On February 3, the church celebrates the Feast of St. Blaise, Bishop & Martyr. At the conclusion of Mass it is a custom to take two blessed candles (we celebrated Candlemas yesterday) , hold them in a cross, place them around a person’s neck and bestow the blessing of throats upon them.
The prayer for the blessing of throats is: “Through the intercession of Saint Blase, bishop and martyr, may God deliver you from every disease of the throat and from every other illness” or in Latin: “Per intercessionem S. Blasii liberet te Deus a malo gutteris et a quovis aloo malo.”

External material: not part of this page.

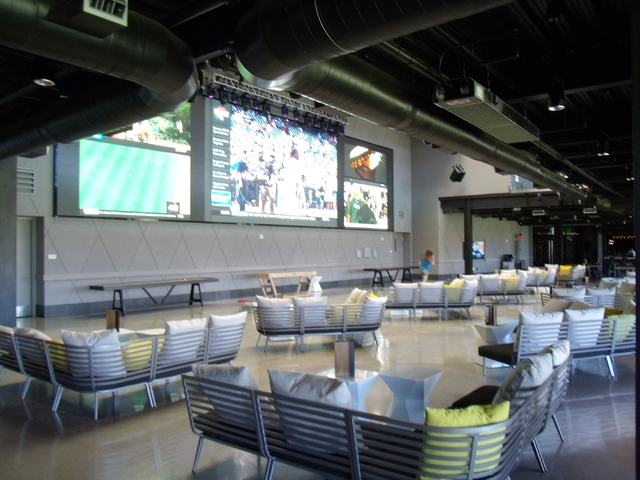Large-screen TVs broadcast games at Topgolf, 4627 Koval Lane. John Asay/Special to View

It is a rich tradition with a beautiful prayer/powerful blessing and neat way to show our Catholic faith. The church gives us many different “Sacramentals.” Described in the Catechism as: “Holy Mother Church has, moreover, instituted sacramentals. These are sacred signs which bear a resemblance to the sacraments. They signify effects, particularly of a spiritual nature, which are obtained through the intercession of the Church. By them men are disposed to receive the chief effect of the sacraments, and various occasions in life are rendered holy.” p.1667
There are many things that constitute as a sacramental. Scapulars, holy water, religious medals, rosaries, blessed ashes, palms, novenas, pilgrimages, devotions, blessed salt, statues, are all examples of sacramentals. I personally wear a miraculous medal as a sign of my Marian Consecration, an Ecce homo medal, my brown scapular with a St. Benedict medal attached, a rosary in my pocket, and use Holy water (and the rosary) on a daily basis. Sacramentals are great things, that really help us to grow in faith and keep us reminded of Christ, and the goal of our lives.
St. Blaise once healed a boy choking on a fish bone, which is why he is attributed with healing throats. For more information about his feast and his life, please visit here.
So, find a parish around you that is doing the blessing of throats, and go get some extra grace in your life on the third! It can’t hurt!